In the short-term (i.e., the current reauthorization bill), there will be no federal fuel tax increase and the program will be sized to what existing highway user taxes bring in. Period. Bills to increase tax rates must originate in the House, and not even the White House is proposing an increase. There is no general fund money available to supplement what gas taxes bring in. Consequently, we need to learn to live with this new reality. And that means the federal program must be scaled back and refocused on a handful of truly federal functions-such as interstate commerce, safety, and research.

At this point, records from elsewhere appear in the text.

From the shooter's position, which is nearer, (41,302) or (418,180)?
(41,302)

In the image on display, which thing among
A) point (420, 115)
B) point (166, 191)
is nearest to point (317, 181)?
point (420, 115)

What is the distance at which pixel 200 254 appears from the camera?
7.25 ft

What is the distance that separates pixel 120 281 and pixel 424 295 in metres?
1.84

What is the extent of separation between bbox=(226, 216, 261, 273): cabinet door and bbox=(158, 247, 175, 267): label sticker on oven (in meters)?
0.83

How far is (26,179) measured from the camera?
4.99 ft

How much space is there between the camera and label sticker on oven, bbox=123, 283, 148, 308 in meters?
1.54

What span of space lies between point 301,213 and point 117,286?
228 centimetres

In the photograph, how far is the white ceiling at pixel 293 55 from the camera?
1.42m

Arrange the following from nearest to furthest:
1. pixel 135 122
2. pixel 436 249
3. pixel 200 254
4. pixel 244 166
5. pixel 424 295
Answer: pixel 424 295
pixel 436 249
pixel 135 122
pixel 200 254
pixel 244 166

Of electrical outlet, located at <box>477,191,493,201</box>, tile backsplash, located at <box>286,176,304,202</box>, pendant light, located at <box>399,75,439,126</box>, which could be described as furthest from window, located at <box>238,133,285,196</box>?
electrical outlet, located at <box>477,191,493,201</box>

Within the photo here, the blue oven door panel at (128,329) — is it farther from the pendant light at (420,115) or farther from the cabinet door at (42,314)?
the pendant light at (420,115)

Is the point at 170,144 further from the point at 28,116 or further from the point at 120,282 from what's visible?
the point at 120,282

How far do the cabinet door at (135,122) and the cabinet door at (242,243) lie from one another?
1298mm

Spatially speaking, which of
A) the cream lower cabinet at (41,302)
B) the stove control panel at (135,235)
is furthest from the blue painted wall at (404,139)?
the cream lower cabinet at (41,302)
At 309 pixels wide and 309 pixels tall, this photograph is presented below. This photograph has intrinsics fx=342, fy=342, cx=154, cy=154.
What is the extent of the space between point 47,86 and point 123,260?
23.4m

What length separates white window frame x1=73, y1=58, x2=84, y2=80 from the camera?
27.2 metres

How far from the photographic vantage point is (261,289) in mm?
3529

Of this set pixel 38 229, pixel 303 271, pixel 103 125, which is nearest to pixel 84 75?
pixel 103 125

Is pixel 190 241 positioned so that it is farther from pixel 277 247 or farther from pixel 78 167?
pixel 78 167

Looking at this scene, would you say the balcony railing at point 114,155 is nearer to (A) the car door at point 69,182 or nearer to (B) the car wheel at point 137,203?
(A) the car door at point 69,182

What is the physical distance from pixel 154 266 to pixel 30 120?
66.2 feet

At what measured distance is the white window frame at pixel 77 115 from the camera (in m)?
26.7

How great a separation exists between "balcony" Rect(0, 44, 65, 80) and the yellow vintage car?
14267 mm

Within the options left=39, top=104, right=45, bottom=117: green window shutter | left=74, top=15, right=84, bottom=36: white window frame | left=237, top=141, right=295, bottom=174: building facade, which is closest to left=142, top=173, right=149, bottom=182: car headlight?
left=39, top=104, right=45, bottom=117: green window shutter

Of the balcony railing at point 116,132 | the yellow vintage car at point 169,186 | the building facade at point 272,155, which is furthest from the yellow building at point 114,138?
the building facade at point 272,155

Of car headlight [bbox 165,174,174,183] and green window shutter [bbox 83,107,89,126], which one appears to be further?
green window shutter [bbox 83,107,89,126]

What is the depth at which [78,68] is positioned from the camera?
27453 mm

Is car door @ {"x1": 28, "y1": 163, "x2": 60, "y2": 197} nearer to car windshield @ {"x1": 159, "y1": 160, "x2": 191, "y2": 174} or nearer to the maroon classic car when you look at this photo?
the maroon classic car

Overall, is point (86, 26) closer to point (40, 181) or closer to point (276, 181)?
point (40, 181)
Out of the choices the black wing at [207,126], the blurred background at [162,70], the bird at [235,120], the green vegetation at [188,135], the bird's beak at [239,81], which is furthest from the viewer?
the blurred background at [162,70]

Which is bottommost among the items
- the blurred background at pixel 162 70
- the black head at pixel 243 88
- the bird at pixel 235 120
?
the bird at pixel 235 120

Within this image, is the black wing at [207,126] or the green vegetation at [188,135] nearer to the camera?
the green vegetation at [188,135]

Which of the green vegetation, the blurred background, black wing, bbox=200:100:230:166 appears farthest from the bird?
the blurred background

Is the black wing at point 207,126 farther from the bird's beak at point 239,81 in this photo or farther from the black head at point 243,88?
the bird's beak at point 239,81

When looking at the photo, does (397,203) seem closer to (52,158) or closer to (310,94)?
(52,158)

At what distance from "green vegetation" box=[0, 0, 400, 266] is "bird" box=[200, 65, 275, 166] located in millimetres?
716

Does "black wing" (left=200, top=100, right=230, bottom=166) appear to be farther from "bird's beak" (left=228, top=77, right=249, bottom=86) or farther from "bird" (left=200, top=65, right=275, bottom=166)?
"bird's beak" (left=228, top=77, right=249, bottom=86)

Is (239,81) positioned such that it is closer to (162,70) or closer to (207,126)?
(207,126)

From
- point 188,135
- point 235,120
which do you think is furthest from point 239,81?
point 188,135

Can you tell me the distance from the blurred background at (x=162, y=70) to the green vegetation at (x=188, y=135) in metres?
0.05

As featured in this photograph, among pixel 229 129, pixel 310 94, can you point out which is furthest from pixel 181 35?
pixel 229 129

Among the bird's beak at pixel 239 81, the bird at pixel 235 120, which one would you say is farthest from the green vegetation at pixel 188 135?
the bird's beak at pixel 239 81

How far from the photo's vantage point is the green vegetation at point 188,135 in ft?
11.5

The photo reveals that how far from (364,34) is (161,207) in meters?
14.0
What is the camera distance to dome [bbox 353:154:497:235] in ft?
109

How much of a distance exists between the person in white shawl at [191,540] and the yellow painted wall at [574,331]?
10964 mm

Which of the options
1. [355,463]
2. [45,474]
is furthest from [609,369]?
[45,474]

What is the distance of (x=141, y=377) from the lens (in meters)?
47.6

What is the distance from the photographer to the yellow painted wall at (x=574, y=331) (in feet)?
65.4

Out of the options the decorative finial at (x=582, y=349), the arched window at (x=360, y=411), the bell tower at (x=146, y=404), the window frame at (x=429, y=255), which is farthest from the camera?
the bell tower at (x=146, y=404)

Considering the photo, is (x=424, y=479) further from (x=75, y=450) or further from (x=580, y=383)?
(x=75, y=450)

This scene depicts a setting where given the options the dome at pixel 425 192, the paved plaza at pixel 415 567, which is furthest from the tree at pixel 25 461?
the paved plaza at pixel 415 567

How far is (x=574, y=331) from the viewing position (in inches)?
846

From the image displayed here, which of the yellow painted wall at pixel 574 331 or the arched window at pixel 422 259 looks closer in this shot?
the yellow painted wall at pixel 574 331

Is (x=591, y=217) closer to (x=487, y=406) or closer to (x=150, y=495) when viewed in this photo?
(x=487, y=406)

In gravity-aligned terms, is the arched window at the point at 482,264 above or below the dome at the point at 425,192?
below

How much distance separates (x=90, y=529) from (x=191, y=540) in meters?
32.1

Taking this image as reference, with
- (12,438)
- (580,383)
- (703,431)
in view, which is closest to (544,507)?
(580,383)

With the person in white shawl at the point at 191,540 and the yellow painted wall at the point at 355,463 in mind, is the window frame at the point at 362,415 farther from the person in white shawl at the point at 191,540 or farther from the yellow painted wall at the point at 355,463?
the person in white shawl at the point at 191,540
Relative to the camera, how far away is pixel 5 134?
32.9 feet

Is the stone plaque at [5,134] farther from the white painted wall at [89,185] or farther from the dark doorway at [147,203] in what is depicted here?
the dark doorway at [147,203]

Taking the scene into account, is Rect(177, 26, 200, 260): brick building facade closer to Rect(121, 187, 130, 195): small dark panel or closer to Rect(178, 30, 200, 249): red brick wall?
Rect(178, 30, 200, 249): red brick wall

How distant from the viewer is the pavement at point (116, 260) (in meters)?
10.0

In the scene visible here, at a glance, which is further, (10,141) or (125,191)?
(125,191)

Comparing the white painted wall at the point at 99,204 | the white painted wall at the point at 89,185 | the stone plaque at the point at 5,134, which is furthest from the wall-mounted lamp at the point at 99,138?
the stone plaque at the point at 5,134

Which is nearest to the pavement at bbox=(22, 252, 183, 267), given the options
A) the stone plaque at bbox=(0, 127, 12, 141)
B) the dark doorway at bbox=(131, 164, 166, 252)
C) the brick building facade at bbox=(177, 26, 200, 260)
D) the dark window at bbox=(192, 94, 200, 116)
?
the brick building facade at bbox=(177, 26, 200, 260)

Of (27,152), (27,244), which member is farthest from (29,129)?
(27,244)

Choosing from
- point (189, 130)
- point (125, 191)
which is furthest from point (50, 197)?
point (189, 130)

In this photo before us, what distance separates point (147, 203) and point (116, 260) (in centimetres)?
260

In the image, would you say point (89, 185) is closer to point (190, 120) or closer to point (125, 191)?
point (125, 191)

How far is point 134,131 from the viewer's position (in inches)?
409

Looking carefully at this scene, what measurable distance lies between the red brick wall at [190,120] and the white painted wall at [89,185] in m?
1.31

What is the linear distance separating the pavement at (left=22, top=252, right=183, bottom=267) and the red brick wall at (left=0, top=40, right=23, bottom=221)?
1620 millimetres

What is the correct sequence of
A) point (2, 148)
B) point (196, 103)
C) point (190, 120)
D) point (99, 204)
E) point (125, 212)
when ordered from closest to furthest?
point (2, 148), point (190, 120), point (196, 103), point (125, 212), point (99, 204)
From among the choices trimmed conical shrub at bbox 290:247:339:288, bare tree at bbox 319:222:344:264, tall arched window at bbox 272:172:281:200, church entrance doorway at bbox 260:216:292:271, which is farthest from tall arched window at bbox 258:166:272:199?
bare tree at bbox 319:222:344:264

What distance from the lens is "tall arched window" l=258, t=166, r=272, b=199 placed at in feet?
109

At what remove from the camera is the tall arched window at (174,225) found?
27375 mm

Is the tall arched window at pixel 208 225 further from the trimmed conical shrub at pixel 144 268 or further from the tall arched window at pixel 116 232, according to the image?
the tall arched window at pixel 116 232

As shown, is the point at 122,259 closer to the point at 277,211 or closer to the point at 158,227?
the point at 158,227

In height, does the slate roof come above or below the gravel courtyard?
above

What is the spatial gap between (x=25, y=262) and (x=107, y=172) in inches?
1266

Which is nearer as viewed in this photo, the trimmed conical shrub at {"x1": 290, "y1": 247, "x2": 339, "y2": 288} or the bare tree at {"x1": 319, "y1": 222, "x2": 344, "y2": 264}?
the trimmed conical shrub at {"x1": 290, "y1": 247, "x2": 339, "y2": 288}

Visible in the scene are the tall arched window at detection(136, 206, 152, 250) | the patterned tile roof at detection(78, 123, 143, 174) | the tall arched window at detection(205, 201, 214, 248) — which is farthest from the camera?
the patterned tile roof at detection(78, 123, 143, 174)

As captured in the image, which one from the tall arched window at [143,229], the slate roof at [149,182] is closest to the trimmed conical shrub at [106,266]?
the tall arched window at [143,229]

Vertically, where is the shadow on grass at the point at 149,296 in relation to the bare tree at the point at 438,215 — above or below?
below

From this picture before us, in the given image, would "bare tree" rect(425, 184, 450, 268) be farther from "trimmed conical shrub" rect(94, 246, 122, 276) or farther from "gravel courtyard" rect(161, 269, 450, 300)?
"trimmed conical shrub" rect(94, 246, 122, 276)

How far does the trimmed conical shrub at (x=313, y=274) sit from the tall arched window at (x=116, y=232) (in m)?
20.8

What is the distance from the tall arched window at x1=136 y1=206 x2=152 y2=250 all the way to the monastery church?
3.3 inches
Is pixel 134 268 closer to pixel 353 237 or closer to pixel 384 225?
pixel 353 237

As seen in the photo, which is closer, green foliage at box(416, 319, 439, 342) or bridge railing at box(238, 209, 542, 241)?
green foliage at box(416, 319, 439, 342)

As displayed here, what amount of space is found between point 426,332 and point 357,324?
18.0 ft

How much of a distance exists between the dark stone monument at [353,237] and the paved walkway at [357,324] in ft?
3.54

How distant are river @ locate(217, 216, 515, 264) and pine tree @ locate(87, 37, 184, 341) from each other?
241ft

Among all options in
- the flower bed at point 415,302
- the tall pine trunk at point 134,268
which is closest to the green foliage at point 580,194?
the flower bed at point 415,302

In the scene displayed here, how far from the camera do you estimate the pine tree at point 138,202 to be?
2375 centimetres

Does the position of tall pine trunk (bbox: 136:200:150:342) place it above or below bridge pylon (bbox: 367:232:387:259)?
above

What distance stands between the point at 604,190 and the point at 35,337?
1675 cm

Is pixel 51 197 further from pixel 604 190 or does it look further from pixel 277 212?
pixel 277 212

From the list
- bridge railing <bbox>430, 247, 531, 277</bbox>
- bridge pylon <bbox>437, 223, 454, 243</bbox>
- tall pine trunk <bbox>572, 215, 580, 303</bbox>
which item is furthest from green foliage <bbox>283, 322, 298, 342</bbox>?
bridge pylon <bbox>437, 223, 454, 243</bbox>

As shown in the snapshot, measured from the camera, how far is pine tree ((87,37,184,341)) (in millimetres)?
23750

The idea of revisiting what the federal government (as opposed to state and local governments) does in transportation has a long and bipartisan history. It was one of the key components of President Nixon’s “new federalism” and of several proposals during the Reagan Administration. The latter were based on a serious study by the Advisory Commission on Intergovernmental Relations, which urged Congress to devolve to the states all highway funding except for the Interstates. Brookings scholar Alice Rivlin suggested that most highway and transit programs be devolved to the state level, in exchange for the feds taking on greater responsibility for various welfare functions in her 1992 book, Reviving the American Dream. Former federal transportation official Tom Downs called for dramatic refocusing and devolution of the federal program when he gave the 2004 Turner Lecture for the American Society of Civil Engineers.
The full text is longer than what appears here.